Slow Boat's international reputation means celebrity sightings are a very regular occurrence with visiting bands make it their first stop in town. Robert Plant, Beastie Boys, Johnny Marr, Foo Fighters, MC5, Radiohead, Noel Gallagher, and Billy Corgan have all been spotted browsing at Slow Boat. You'll also spot the occasional All Black, poet, and politician.
Founder and original owner Dennis O’Brien opened the shop back in 1985, originally as a stall on Plimmer Steps, then as a smaller shop a little further up Cuba Street (now a kebab shop), then finally to its current site at 183 Cuba Street which was a former bank (the original vault is now filled with records). In 2020, O'Brien took a step back from the business with staff Jeremy Taylor and Steven Hinderwell buying the lion's share of the business.
Slow Boat has always operated at its own pace, kept up with the times but never been sucked into fleeting trends. “We’ve survived by sticking to our knitting.” Jeremy Taylor, co-owner and general everyone-knows-him-man-about-town-guy, tells me. “We never sold skateboards, or shoes, or jeans. Hopefully what people get here is an authentic experience of a real, fair dinkum 'Mom & Pop' records store - 'cos that's what it actually is.”

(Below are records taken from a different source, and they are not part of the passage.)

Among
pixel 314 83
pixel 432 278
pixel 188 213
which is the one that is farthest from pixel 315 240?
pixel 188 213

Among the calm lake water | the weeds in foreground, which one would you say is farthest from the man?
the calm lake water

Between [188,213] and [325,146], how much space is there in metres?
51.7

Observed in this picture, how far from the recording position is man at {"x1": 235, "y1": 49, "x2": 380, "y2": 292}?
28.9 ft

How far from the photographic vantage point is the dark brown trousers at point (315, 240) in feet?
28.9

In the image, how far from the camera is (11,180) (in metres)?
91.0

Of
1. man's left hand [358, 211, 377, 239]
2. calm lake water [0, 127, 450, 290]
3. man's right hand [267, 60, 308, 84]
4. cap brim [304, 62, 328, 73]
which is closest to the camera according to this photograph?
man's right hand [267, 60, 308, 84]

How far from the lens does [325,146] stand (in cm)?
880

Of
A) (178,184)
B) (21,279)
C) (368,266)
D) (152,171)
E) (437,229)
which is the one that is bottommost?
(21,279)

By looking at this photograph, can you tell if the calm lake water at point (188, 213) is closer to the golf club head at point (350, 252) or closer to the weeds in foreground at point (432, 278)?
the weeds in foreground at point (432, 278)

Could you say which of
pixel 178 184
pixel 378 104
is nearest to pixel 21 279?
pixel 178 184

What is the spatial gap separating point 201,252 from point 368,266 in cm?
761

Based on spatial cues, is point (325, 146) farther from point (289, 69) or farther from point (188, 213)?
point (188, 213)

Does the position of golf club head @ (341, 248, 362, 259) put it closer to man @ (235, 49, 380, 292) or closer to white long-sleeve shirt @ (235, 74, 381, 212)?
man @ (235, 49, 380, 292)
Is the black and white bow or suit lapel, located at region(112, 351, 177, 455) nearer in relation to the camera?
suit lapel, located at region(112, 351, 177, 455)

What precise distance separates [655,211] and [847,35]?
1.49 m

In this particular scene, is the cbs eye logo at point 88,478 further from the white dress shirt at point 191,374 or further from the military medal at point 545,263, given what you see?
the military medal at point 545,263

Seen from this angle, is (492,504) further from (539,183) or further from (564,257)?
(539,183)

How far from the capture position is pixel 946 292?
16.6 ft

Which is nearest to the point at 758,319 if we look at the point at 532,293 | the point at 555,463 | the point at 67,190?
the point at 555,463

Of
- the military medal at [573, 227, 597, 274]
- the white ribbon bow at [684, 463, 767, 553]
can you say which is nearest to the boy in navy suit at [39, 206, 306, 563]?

In recent years one change the shop has gone through is having more in-store performances. Punters have been able to catch acts as sought after as Courtney Barnett, Kurt Vile, Neil Finn, Dave Dobbyn, Tiny Ruins and Nadia Reid performing for free. “The joy of seeing people's faces when they have gotten to see Neil Finn, or Courtney Barnett, The Phoenix Foundation or Lawrence Arabia in an environment like this, where it is defiantly non-transactional, is a powerful thing,” Jeremy says. “It’s a great reinforcement of the sense of community that Cuba Street, in general, possesses in abundance.”
I think hearing music in a store and walking up to the counter, asking what it is, and buying it, is my favourite way to discover music.
Jeremy Taylor, Slow Boat co-owner
One of my great joys in the shop through the years has been trying to squeeze knowledge out of grizzly old (other co-owner) Steven Hinderwell, the man you’re most likely to find behind the counter. High Fidelity comparisons would not be inappropriate here. But don’t be fooled, when you crack through his contempt for everything you’ll find that he also kinda loves everything and knows everything and will be able to sell you something you didn’t know you wanted that might just change your life.
While the world around it might change at a ridiculous pace, it’s nice to know there is somewhere you can always go and have irreverent debates about what the best Nick Drake album is and know the best LPs of all time will always be in stock.